- Born: Teresa Mary Anderson December 1962 (age 63)
- Education: University of Manchester; University of Edinburgh (PhD);
- Known for: Jodrell Bank Discovery Centre Blue dot festival
- Awards: Kelvin Prize (2014)
- Scientific career
- Institutions: University of Manchester
- Thesis: MICADO a system of decision support software for micro hydro power in Nepal (1992)
- Doctoral advisor: Bert Whittington Ewen Macpherson

= Teresa Anderson =

British physicist

Teresa Mary Anderson (born 1962) is a British physicist and the director of the University of Manchester's Discovery Centre at Jodrell Bank Observatory.
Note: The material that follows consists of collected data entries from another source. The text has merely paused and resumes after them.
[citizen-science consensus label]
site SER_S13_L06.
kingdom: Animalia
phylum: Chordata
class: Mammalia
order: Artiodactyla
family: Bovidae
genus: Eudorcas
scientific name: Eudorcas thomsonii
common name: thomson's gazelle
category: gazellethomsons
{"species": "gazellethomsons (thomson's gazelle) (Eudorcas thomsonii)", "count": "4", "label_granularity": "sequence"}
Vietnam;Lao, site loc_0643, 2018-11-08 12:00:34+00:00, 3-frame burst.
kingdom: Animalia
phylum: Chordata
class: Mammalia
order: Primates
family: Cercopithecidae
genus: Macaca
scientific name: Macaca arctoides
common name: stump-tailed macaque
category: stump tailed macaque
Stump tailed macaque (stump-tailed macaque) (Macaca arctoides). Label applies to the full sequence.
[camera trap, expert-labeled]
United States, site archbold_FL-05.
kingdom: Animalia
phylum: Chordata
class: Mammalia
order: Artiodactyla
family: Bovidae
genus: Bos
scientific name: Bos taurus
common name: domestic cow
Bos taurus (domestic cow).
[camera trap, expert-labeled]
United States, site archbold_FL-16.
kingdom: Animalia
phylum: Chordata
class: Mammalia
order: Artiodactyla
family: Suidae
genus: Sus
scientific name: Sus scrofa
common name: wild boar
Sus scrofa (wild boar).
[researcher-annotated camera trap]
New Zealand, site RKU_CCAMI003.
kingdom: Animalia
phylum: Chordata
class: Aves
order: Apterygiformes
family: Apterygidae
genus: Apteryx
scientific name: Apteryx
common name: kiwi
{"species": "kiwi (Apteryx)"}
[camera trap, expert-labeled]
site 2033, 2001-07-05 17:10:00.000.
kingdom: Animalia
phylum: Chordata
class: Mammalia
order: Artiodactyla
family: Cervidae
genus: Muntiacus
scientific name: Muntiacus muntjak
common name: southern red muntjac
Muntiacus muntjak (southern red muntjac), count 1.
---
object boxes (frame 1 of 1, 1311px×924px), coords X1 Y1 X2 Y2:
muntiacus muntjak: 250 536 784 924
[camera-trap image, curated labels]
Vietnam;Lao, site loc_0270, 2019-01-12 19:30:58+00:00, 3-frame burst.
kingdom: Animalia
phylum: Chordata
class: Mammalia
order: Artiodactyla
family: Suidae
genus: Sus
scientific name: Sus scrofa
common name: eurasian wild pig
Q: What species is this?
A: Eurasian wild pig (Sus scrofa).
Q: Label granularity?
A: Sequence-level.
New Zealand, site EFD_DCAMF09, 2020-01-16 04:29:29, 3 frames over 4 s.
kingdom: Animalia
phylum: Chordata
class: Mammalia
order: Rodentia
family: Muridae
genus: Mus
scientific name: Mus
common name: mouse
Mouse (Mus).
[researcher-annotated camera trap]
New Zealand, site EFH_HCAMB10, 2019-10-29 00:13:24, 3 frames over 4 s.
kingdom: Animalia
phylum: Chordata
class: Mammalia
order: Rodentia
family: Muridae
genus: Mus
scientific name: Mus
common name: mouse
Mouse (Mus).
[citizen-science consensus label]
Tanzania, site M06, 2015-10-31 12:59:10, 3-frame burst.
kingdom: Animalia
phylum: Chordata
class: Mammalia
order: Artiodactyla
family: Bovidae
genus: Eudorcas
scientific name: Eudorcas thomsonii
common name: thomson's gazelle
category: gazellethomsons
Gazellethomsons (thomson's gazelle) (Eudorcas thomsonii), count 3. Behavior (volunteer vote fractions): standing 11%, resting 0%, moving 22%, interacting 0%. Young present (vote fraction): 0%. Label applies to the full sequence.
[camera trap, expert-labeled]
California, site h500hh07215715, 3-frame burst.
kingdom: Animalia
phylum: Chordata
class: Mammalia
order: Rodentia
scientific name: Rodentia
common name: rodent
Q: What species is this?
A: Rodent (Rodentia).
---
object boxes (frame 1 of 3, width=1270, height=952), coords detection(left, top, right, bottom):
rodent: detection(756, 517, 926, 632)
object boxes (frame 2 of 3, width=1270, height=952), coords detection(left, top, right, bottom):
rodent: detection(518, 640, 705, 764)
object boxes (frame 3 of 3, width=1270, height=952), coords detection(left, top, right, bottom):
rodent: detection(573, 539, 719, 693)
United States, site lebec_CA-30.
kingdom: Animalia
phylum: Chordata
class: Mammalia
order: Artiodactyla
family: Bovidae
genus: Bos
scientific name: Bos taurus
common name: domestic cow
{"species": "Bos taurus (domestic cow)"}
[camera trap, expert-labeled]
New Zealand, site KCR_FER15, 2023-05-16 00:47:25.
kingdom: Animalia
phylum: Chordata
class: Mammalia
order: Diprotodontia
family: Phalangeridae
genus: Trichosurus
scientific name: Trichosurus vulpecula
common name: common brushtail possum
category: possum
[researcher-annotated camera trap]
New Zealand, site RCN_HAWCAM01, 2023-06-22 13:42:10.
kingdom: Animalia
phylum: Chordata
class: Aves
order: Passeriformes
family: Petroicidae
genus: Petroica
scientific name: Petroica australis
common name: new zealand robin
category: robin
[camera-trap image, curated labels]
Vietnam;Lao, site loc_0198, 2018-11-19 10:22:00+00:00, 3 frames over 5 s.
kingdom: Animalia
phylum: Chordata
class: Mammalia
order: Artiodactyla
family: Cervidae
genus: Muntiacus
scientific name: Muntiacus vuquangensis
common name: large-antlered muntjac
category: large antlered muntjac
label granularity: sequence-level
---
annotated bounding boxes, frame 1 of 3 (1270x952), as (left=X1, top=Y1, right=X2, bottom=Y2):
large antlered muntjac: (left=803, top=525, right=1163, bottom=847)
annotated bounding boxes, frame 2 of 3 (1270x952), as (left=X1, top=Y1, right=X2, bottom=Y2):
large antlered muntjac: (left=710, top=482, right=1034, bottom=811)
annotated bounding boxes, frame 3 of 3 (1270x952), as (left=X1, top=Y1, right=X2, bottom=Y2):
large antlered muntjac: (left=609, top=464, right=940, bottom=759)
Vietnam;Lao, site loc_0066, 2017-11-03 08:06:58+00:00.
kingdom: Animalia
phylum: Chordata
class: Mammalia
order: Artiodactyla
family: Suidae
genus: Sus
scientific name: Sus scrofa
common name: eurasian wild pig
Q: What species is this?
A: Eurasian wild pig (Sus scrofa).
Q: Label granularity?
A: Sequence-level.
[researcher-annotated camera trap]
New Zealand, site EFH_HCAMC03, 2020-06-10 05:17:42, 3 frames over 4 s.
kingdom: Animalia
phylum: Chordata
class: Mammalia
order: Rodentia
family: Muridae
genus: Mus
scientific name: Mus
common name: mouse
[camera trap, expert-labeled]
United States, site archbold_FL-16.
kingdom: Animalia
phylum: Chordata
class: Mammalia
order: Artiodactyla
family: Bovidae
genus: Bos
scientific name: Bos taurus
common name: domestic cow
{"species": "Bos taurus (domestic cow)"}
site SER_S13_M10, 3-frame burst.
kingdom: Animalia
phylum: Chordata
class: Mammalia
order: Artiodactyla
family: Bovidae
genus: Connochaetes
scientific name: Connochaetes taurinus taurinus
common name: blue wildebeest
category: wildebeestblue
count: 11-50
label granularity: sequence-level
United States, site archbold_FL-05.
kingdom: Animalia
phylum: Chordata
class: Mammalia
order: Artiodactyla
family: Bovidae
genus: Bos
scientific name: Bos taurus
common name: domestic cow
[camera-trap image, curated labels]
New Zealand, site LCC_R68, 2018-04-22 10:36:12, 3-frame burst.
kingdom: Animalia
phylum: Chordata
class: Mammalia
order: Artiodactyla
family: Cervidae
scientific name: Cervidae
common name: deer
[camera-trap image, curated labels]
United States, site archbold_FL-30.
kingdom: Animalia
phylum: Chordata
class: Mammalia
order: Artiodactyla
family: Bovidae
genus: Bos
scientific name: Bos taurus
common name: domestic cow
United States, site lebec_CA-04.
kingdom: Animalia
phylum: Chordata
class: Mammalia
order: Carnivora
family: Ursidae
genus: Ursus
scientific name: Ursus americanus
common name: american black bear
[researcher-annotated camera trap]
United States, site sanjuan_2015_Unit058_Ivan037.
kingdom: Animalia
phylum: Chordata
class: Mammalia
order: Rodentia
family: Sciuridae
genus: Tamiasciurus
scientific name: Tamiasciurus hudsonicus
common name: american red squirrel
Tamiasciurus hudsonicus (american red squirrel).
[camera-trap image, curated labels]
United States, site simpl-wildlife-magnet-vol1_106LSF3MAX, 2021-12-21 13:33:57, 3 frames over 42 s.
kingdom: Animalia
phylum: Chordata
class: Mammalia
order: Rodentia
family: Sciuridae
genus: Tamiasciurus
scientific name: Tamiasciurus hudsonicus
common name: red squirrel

She is a professor at the University of Manchester and the curator of science at the Bluedot Festival.

== Education ==
Anderson completed an undergraduate degree in the School of Physics at the University of Manchester in 1986. She earned a Masters in Instrumentation and Analytical Science. She received a PhD in Electrical Engineering from the University of Edinburgh
 where her thesis was on developing renewable energy systems in Nepal. She also holds a Master's degree in Fine Art from the Birmingham Institute of Art and Design.

== Career ==
After graduating she went on to work for Practical Action, a charity which uses technology to challenge poverty in developing countries. Anderson worked in the Himalayas, Sri Lanka and the South American rainforest. She returned to the UK to work with the Science Policy Research Unit and the University of Warwick on Renewable Energy and Climate Change Policy. Anderson spent three years creating the UK Café Scientifique network with Duncan Dallas and Tom Shakespeare, which has now established a significant national and international reputation. She then joined NESTA to work on Science-Culture-Arts policy.

===Jodrell Bank===
In 2006, Anderson joined Jodrell Bank Observatory. In 2010 she began to set up the Discovery Centre, which opened in 2011. Today Anderson is Director of the Discovery Centre at Jodrell Bank Observatory which welcomes over 185,000 visitors per year. The Jodrell Bank schools programme started in 2012 and sees 26,000 school children visit per year. The Centre is run as a Social enterprise and receives very little funding.

The centre run Live from Jodrell Bank science-music events, including bands such as The Flaming Lips, New Order and Elbow alongside scientific research such as graphene and the Large Hadron Collider. The Centre has won many awards, including Marketing Cheshire's Team of the Year and the UK Festival Awards Extreme Creativity award. In 2015 Anderson secured £12 million of Heritage Lottery Fund support to develop the Grade I listed site. In 2016, Anderson launched Bluedot, a festival of discovery based at Jodrell Bank Observatory. Practical Action are one of the Bluedot Festival's charity partners. She was awarded an honorary Professorship at the University of Manchester. In 2017, Anderson and the Jodrell Bank Observatory Discovery Centre were awarded £4 million in the Autumn Statement. After many years of work by Anderson and Professor Tim O'Brien, the site, home to the Lovell Telescope, was selected as the UK's 2019 nomination for UNESCO World Heritage Site.

===Awards and honours===
Anderson was recognised for her services to Astrophysics in 2013, when the Queen awarded her an MBE. She won the 2014 Institute of Physics Kelvin Prize for Public Engagement with physics, alongside Tim O'Brien. Anderson was Chair of the Association of Science and Discovery Centres in 2010, a role she held until 2015. Anderson is on the Advisory Panel for the Science and Technology Facilities Council Public Engagement strategy. She is a Fellow of the Royal Astronomical Society.

In 2015 Anderson became Chair of the Daphne Jackson Trust, a charity which supports scientists in their return-to-work following career breaks.